--- Goal ---
Reproduce the CODA review word for word, everything from "If Sound of" down to "through similar struggles.".

--- Page excerpt ---
---+---

I’m not about to head down a rabbit hole of apocalypse shows, but I'm glad I took the journey to Colorado.
CODA - Apple TV+
Apple broke Sundance records in January when it purchased CODA for a cool $25 million. That might seem like a shocking amount to pay for an indie coming of age dramedy — but should you take the hour and fifty-one minutes required to breath in Sian Heder’s beautiful feature and you’ll get it.
Written by Heder, based on the French film La Famille Belier, CODA tells the story of unassuming high school senior Ruby, the only hearing daughter of an entirely deaf family, who dreams of studying singing in college. (CODA stands for “child of deaf adults, but doubles as a musical term here. Pretty clever.) Heder’s smartly plotted script takes a concept with inherent tension and lays down heaps of emotional groundwork. You root for Ruby to succeed, but you understand and empathize with her entire family. It then culminates in one of the most cathartic and powerful endings this genre has seen in a long time. Lead actress Emilia Jones shows she is destined for very big things, while Marlee Matlin, Troy Kotsur, and Daniel Durant turn in lovingly real depictions of a family making it through life together.
If Sound of Metal served as an entry point into the deaf experience last year, CODA is full immersion. By showcasing an entire family, the film has room for important nuance and variety in its depiction of being deaf. No one film can sum up the entire experience of a community, but CODA does a damn fine job of expressing various points of view among its deaf characters and how they meet the world. Its representation like this that will truly change the culture.
CODA is funny, warm, moving, and real. It will open your eyes to communities and experiences you might not have seen before, but will absolutely relate to. It proves that universality is found through the specific. Your family might not be exactly like the Rossis, but I would bet money your family has gone through similar struggles.
If CODA wins Best Picture, I would be completely satisfied — but honestly, the best compliment I can give CODA is that it’s the perfect companion piece to Ted Lasso. If you’re on Apple for Lasso this Friday night, stick around for CODA and lean into the feelings.

---+---

--- Extracted material ---

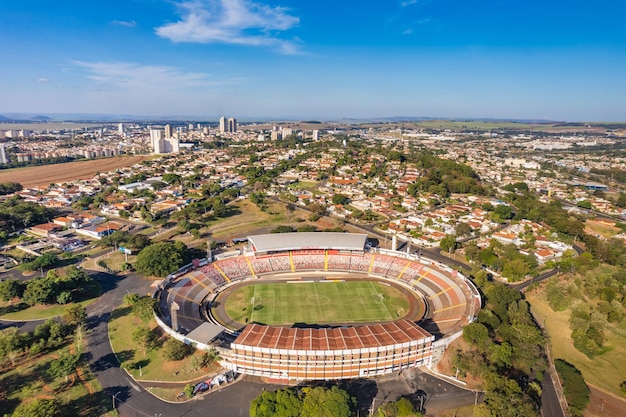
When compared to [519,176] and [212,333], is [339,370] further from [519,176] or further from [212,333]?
[519,176]

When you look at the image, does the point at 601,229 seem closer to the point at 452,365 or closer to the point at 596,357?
the point at 596,357

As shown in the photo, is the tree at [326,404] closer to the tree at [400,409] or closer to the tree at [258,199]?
the tree at [400,409]

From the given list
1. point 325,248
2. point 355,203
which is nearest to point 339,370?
point 325,248

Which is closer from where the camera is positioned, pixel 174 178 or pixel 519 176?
pixel 174 178

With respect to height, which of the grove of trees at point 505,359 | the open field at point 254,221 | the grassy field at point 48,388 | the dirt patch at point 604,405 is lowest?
the dirt patch at point 604,405

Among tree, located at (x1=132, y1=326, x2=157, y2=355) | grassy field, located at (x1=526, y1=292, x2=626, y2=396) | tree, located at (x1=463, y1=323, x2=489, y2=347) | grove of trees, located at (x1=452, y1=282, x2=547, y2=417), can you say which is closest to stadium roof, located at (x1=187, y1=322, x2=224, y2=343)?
tree, located at (x1=132, y1=326, x2=157, y2=355)

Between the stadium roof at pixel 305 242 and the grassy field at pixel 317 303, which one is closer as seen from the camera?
the grassy field at pixel 317 303

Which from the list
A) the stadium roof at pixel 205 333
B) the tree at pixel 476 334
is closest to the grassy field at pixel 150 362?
the stadium roof at pixel 205 333
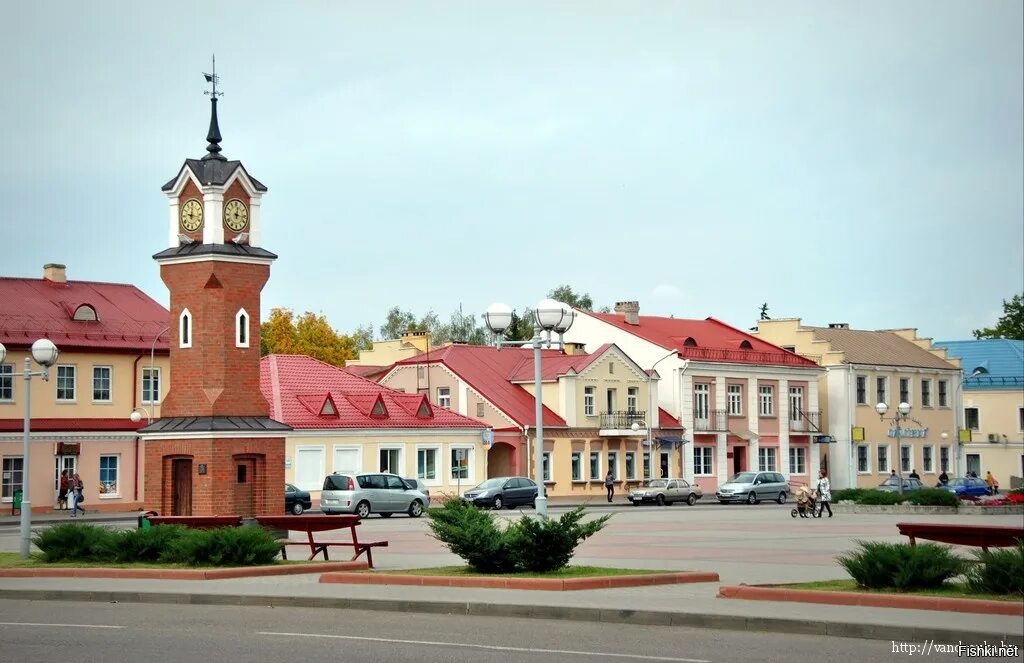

---+---

--- Reply to the task ---
If Sound of Metal served as an entry point into the deaf experience last year, CODA is full immersion. By showcasing an entire family, the film has room for important nuance and variety in its depiction of being deaf. No one film can sum up the entire experience of a community, but CODA does a damn fine job of expressing various points of view among its deaf characters and how they meet the world. Its representation like this that will truly change the culture.
CODA is funny, warm, moving, and real. It will open your eyes to communities and experiences you might not have seen before, but will absolutely relate to. It proves that universality is found through the specific. Your family might not be exactly like the Rossis, but I would bet money your family has gone through similar struggles.